== Texte fourni ==
# Résumé

L'objectif de ce notebook est de faire du "Document Classification", c'est une sous partie du NLP. Pour cela, nous prenons les données qui sont [ici](https://api.github.com/repos/Microsoft/vscode/issues). Les données peuvent être récupérées soit via l'API [PyGithub](https://github.com/PyGithub/PyGithub), soit directement avec la commande curl. Nous devrons ensuite classer les différentes "issues" sous les différents labels (bug, feature-request et other). On rajoute la classe "other" afin d'être sûr que les deux autres concepts sont correctements appris. Pour finir, nous fournirons une méthode qui prendra en paramètre, un titre et un corp de texte et qui labellisera cette nouvelles entrée.

Plan
========
1. Construction du dataset
2. Séparation des datasets
3. Feature-Extraction
4. Entraînement
5. Validation
6. Utilisation du classifier

In [1]:
#Diférents imports utilisés par la suite
import pandas as pd #Gestion des dataframes
import nltk # Traitement du langage naturel
import numpy as np
#Apprentissage
from sklearn.pipeline import Pipeline
from sklearn.feature_extraction.text import CountVectorizer, TfidfTransformer, TfidfVectorizer
from sklearn.linear_model import SGDClassifier
from sklearn.metrics import accuracy_score, confusion_matrix
from sklearn.model_selection import GridSearchCV
from sklearn.utils import shuffle
from sklearn.svm import SVC
from sklearn.ensemble import RandomForestClassifier
from sklearn.naive_bayes import GaussianNB
from sklearn.neural_network import MLPClassifier
from pprint import pprint
from time import time
import logging

In [2]:
#Constants utilisées par la suite
LABEL_FQ = 'feature-request'
LABEL_BUG = 'bug'
LABEL_OTHER = 'other'
LABELS = [LABEL_BUG, LABEL_FQ, LABEL_OTHER]

# Construction du dataset

Pour cet exercice, on ne prendra que le titre, le corp et l'ID de l'issue. On va faire 3 classes différentes, 'bug', 'feature-request', 'other'. On considère que chaque input n'a qu'un seul label.

In [3]:
#Fonction qui permet de redéfinir les autres labels que bug et feature-request à other
def filter_label(labels):
    
    if LABEL_FQ  in labels:
        return LABEL_FQ
    elif LABEL_BUG in labels:
        return LABEL_BUG
    
    return LABEL_OTHER

In [4]:
issues = pd.read_csv('./issues.csv') #importation des données téléchargées au préalable
issues = issues.loc[:,['title','body','labels']] #On conserve seulement titre, body et labels
issues.head()

Unnamed: 0,title,body,labels
0,Panel badge is an odd shape when a single digit,Need to update the css so that this badge beco...,[]
1,custom titlebar : fullscreen very top dragging...,- VSCode Version: Insiders 1.26\r\n- OS Versio...,[]
2,Localized descriptions for built-in extensions...,Fixes #54111,[]
3,editor automatically removing characters from ...,Issue Type: <b>Bug</b>\r\n\r\nthe editor is re...,[]
4,[js] Add auto completion for computed property...,Currently intellisense doesn't work for comput...,"[{'id': 291124272, 'node_id': 'MDU6TGFiZWwyOTE..."

[Extraits d'un jeu de données de raisonnement spatial]
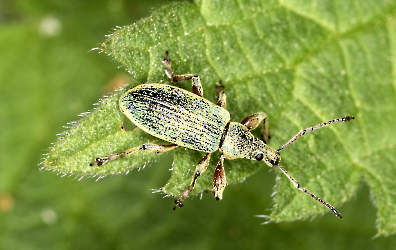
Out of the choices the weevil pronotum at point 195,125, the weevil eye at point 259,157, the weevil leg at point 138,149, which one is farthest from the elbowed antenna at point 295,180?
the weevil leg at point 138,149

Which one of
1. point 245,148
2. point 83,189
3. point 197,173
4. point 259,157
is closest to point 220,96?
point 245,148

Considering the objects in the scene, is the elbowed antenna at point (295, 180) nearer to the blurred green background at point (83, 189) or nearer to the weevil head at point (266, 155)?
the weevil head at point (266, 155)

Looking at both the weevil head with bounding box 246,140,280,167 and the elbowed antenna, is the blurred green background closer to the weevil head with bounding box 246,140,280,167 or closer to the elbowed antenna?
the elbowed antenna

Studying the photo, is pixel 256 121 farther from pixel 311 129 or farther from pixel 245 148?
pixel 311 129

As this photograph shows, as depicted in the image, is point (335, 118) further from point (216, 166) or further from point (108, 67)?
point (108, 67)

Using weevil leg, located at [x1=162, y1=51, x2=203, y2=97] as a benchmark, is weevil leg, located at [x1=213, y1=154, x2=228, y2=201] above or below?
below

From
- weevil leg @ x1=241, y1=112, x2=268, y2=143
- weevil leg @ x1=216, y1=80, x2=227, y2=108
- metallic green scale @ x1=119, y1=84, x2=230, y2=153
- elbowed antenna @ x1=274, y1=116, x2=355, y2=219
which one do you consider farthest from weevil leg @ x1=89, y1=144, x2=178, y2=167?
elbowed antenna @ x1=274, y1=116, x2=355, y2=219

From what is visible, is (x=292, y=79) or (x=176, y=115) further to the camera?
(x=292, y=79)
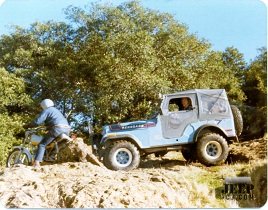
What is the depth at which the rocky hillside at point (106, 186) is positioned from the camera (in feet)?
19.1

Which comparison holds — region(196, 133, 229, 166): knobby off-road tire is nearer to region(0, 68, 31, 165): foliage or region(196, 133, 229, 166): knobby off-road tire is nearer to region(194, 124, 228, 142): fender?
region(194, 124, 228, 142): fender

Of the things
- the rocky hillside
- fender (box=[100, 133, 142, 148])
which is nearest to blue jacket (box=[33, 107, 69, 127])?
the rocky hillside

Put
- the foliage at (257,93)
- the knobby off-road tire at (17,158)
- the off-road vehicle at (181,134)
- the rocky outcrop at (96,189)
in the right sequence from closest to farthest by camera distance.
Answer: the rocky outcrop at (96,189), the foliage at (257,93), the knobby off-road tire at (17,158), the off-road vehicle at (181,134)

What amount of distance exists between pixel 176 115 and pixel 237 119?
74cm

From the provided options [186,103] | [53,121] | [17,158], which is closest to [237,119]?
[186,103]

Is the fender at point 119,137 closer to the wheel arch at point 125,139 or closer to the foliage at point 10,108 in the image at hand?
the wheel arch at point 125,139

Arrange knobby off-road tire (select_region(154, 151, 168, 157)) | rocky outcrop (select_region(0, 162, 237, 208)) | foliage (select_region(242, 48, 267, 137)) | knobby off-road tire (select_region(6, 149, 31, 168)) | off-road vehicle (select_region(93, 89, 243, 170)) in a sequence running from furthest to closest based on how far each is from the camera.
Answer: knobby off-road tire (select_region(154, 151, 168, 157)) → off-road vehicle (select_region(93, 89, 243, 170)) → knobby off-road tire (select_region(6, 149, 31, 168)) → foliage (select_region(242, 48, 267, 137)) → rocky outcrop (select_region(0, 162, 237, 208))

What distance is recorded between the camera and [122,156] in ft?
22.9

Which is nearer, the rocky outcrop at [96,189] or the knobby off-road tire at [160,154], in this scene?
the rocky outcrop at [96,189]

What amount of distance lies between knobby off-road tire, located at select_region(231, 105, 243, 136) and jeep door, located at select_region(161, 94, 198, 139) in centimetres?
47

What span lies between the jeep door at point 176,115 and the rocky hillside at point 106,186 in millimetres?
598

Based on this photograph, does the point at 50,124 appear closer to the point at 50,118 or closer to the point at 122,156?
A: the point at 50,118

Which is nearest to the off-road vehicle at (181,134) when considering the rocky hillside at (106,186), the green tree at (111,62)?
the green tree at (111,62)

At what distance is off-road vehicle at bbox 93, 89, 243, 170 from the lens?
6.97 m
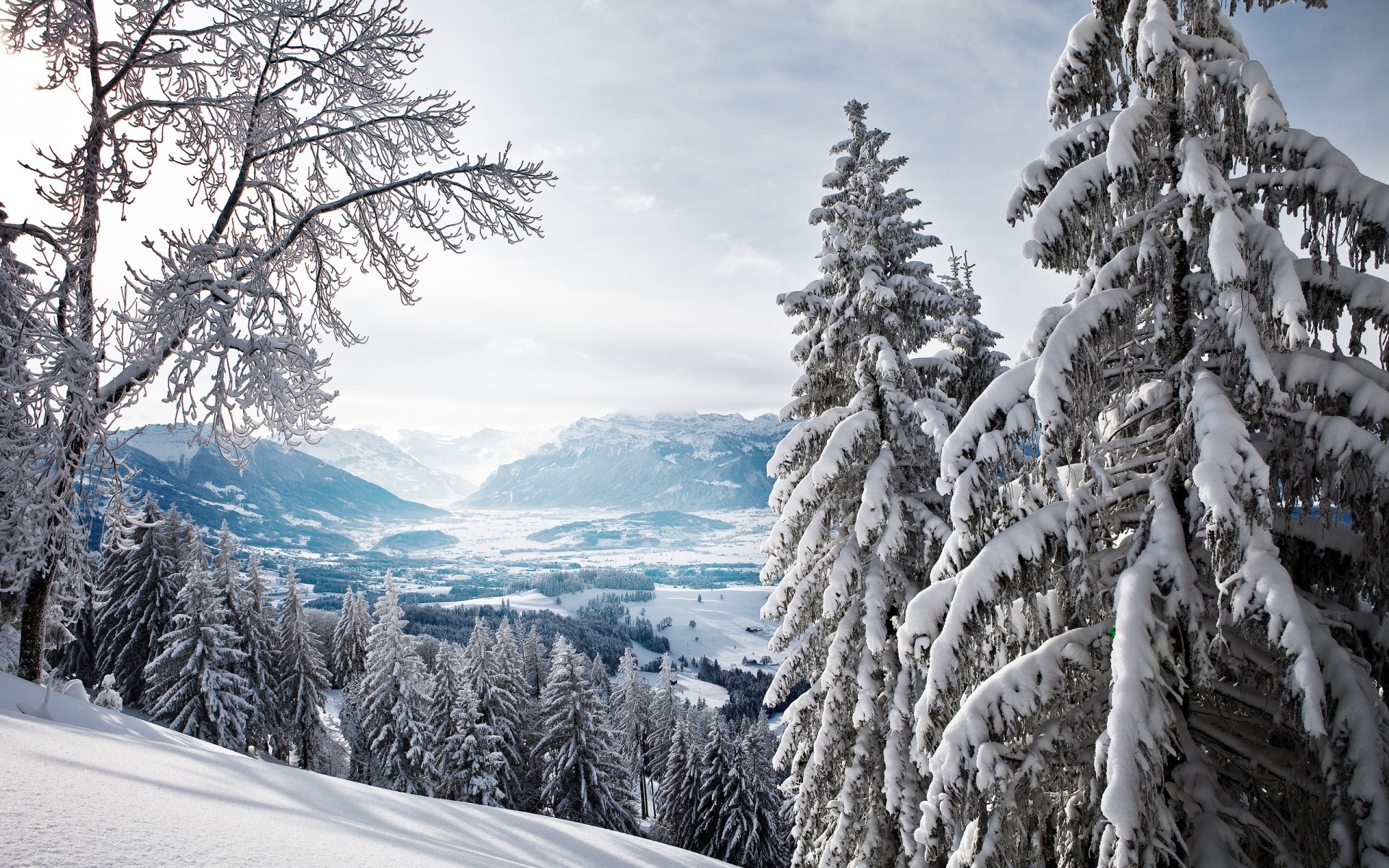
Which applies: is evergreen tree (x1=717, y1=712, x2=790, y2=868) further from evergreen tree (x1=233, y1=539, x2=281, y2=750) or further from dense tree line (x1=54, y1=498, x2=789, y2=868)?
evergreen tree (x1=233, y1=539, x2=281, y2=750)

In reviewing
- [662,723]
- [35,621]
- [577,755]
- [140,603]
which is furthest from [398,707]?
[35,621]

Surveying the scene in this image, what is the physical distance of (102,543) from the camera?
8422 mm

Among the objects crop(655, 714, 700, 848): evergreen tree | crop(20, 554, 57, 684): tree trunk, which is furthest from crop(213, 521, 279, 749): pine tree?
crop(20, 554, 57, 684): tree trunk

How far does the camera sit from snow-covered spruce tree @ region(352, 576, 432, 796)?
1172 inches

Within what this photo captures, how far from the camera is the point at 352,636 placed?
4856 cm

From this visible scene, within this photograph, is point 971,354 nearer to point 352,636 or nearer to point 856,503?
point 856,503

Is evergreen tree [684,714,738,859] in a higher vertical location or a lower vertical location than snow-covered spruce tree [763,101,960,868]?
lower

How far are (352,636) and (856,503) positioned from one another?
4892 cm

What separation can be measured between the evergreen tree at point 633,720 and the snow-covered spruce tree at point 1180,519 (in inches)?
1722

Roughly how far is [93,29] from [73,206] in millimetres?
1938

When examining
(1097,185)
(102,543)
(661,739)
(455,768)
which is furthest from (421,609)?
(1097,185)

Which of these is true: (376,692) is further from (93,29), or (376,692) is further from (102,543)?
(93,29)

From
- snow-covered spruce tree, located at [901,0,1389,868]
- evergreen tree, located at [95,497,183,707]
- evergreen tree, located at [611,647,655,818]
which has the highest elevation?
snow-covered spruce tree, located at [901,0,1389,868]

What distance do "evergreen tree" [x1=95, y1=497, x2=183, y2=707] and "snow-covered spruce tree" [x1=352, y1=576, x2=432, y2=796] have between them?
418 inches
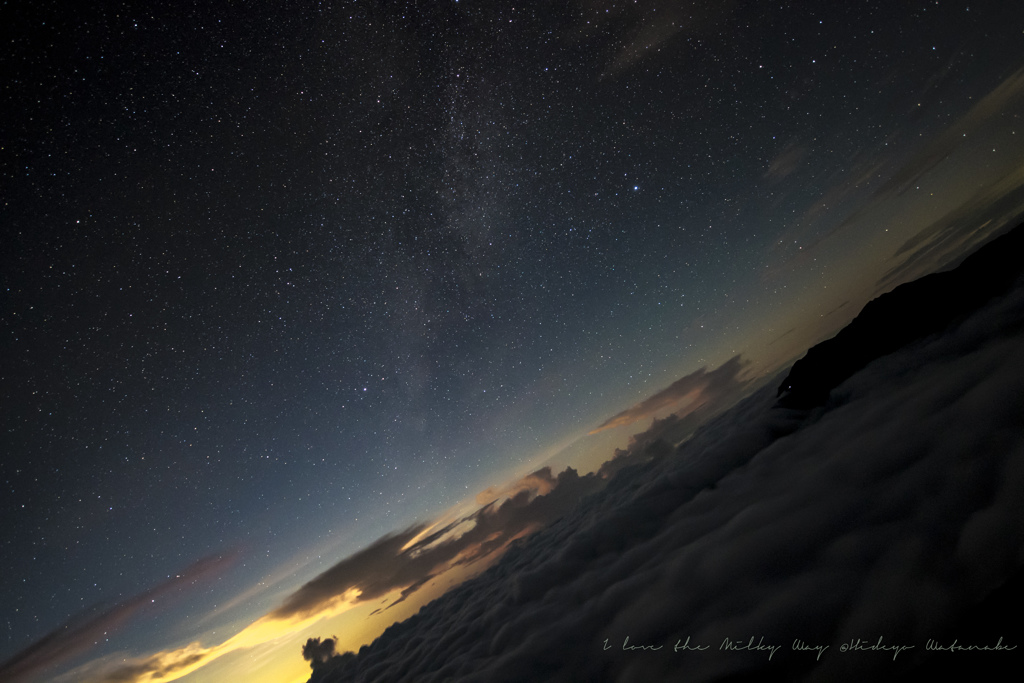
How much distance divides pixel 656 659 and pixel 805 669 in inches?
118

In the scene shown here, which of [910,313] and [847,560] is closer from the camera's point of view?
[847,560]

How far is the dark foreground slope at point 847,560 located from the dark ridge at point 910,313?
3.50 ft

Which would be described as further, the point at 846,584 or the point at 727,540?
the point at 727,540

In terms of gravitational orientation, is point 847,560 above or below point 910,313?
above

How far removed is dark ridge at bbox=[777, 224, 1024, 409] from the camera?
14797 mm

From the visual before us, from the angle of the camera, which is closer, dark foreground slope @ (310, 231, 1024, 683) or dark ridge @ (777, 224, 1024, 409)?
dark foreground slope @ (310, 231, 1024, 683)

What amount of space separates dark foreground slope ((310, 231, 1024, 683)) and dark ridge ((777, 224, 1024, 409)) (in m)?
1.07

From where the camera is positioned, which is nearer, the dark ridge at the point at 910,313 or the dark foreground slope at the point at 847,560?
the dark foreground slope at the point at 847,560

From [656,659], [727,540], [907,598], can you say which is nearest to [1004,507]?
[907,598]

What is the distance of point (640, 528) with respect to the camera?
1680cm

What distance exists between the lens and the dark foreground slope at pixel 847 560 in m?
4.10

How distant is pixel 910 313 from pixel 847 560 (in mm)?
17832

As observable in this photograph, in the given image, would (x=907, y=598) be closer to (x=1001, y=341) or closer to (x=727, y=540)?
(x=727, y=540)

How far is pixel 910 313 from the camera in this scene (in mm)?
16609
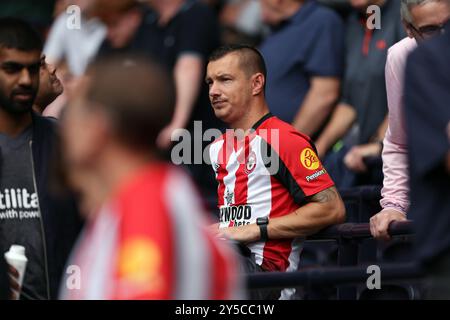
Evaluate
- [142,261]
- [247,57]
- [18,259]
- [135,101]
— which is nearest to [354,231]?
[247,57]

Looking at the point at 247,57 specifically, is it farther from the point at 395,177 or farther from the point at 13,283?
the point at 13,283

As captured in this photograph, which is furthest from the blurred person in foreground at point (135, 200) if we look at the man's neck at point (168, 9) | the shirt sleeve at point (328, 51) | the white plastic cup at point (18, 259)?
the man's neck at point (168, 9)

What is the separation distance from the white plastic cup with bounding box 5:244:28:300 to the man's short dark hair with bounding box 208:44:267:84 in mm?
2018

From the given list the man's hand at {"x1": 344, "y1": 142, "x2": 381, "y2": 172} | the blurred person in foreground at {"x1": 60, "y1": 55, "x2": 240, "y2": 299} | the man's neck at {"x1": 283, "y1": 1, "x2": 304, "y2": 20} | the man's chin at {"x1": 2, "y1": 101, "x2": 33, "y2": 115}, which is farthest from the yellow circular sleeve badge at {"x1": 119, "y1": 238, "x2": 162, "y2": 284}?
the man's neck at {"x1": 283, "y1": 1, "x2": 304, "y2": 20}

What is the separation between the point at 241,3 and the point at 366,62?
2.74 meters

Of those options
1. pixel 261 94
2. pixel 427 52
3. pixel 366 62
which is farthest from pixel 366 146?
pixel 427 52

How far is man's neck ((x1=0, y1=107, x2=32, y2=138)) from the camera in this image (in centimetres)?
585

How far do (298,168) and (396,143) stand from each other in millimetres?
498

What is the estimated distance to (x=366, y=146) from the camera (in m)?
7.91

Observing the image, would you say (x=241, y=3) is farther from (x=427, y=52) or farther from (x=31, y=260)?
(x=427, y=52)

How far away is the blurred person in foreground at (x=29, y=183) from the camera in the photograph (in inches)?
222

== Exercice ==
Répondez brièvement à ces questions sur le notebook de classification de documents.
1. Par quels deux moyens les données peuvent-elles être récupérées ?
2. Quelle étape occupe la cinquième place du plan ?
3. Combien de labels chaque input peut-il avoir selon la section « Construction du dataset » ?

== Corrigé ==
1. Via l'API PyGithub ou directement avec la commande curl.
2. La validation.
3. Un seul label.